De Mededingingswet kan hierbij inderdaad aan de orde zijn. Daarin staat namelijk dat verboden zijn onderling afgestemde feitelijke gedragingen van ondernemingen die ertoe strekken of tot gevolg hebben dat de mededinging op de Nederlandse markt of een deel daarvan wordt verhinderd, beperkt of vervalst. Het is dus evident dat dit gedrag in strijd kan zijn met de Mededingingswet, waarbij overigens eenzijdige gedragingen niet strafbaar zijn, maar wel als er duidelijk sprake is van samenspanning.

In april 2006 heeft de FIOD-ECD in Den Haag een actie gehouden, specifiek gericht op de glazenwassersbranche. Daarbij is gekeken naar belastingfraude, afpersing en het deelnemen aan een criminele organisatie. Die actie is zeer goed geslaagd. Een aantal personen is tot gevangenisstraffen veroordeeld die niet mis waren. Er zijn tenlasteleggingen geweest op het gebied van belastingontduiking en afpersing. Er zijn 30 doorzoekingen gedaan en 28 aanhoudingen verricht, waarbij het onder andere ging om zogenaamde verpachters van glazenwasserswijken. Een glazenwasser eigent zich daarbij een wijk toe. Wanneer een andere glazenwasser ook in die wijk gaat wassen, moet hij een deel van zijn omzet afdragen. Ook dat mag niet.

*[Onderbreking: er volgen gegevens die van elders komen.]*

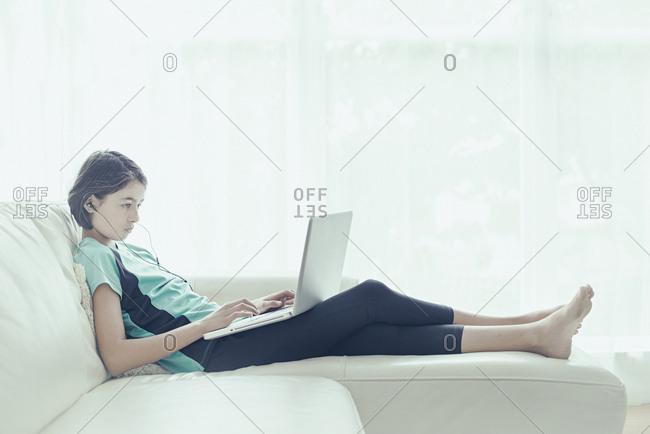 Mixed Race girl on sofa using laptop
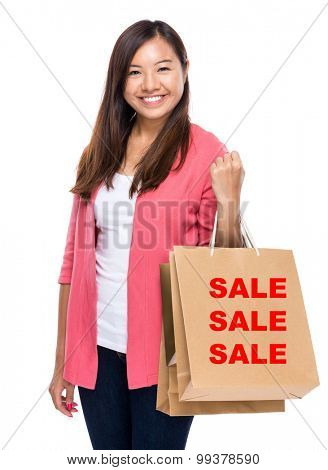 Happy woman with shopping bag and showing three sale word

Het goede van deze actie van de FIOD-ECD was dat dit een samenwerkingsverband was tussen de FIOD, de Belastingdienst, de politie Haaglanden en het Functioneel Parket van het Openbaar Ministerie. De kracht bij het aanpakken van dit soort persistente problemen zit in de samenwerking.

Ik zeg de heer Aptroot daarom toe dat ik niet alleen zal kijken naar de positie van de NMa maar dat ik ook contact zal opnemen met de minister van Justitie en met de minister, c.q. de staatssecretaris van Financiën over de betrokkenheid van het Openbaar Ministerie, de politie, de Belastingdienst en de FIOD, zodat kan worden bezien langs welke vormen van delictomschrijving niet alleen overtredingen van de Mededingingswet, maar ook afpersing, intimidatie, bedreiging en wat dies meer zij gezamenlijk kunnen worden aangepakt. Naar mijn mening zijn op dit moment de bevoegdheden van de FIOD-ECD, zeker op bestuursrechtelijk vlak, daartoe wel voldoende, zij het dat wij al eerder een discussie hebben gevoerd over de strafrechtelijke bevoegdheden. Voor zover de NMa die bevoegdheden die niet heeft, hebben de collega's die wel.

De Kamer weet ook dat ik mij er sterk voor heb gemaakt dat er informatie wordt uitgewisseld tussen de Belastingdienst en de NMa, in het kader van de discussie die wij over de bouwfraude hebben gevoerd. Ook hier zal ik nagaan of deze uitwisseling nog kan worden verbeterd.

Dit betekent dat ik concreet toezeg in kaart te zullen brengen wat de omvang van het probleem is, waarbij de aangiften van mensen zullen helpen, dat ik vervolgens met de collega's zal overleggen hoe wij dit gezamenlijk kunnen aanpakken en dat wij, afhankelijk van de mate waarin dit voorkomt, hieraan prioriteit zullen geven.

De heer Aptroot (VVD):

Ik ben tevreden met de toezeggingen van de minister.